Give yourself a social media bedtime. At 7 pm, for example, stop scrolling social media and turn to other non-screen activities.
- Connect – virtually. Social distancing doesn’t need to mean social isolation. Be sure to connect with friends and family through phone, video calls or messaging. Check in daily with someone who fills your heart or would love to hear from you. In addition, there are many online social happenings, whether you like dance parties, yoga, book discussions or anything else, there is sure to be a group connecting via Zoom. This is the positive power of the Internet!
Nourish Your Body
One of the best ways to care for yourself is through what you eat, and this is true now more than ever. I suggest a Paleo diet and removing sugar, and then personalizing from there depending on your health goals. This type of nourishing nutrition supports the immune system and a healthy stress response.
During this time there may be some challenges around food including not having access to your favorite Paleo ingredients. This means it’s time to get more creative in the kitchen!
Recipe substitutions
If you like to cook from recipes, here are some of my favorite paleo recipes with substitution ideas.
- Instead of the spaghetti squash, substitute another squash or use sweet potato or zucchini noodles.
- If you don’t have curry paste, substitute turmeric, black pepper, ginger, garlic and cayenne pepper to taste.
- Use frozen or even canned wild Alaskan sockeye salmon if you don’t have fresh, or substitute another fish such as wild cod.
- Kale and lettuce can be subbed for another green you have on hand.
- If you don’t have coconut milk, you can make your own by soaking shredded coconut in water, blending and straining.
- Use the same technique to roast any hearty veggies and sauté any quicker cooking veggies.
- Substitute any ground meat you have on hand for the bison.
- Use maple syrup or another natural liquid sweetener if honey is in short supply in your area. (It can be soothing for coughs!)
- If you run out of eggs, mix 1 tablespoon of ground chia or flax seeds with 3 tablespoons of warm water to form a gel that works as an egg replacement.

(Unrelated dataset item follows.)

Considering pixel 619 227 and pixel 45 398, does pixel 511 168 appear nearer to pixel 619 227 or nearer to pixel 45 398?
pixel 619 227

Create meals without a recipe.
It doesn’t have to be complicated or take a long time to build a healthy balanced meal from what you have on hand. The possibilities are literally endless! Here is an easy template to follow.
- Center the meal around protein. Cook extra so you have leftovers to re-purpose.
- Try to fill half your plate with veggies. Fresh are great, but using frozen works too.
- Cook with nutritious fats including olive oil, avocado oil and coconut oil.
- Add flavor – fresh and dried herbs, spices, nuts, nutritional yeast, coconut aminos, hot peppers – the list goes on. It’s likely you have a lot of things in your pantry that you can use.
In addition, continue to support your immune system and practice good hygiene with hand–washing, restful sleep and supplemental support. As life changes during this next phase for us all, these basic practices continue to be important.
I know this time is trying and challenging for us all, and showing up for yourself with kindness and care allows you fill up your tank so that you can tend to everything else that needs tending. Don’t underestimate what a moment of pause or a walk outside can do to allow emotion to flow through you and give you more grounding and perspective. Wrap yourself with a big hug!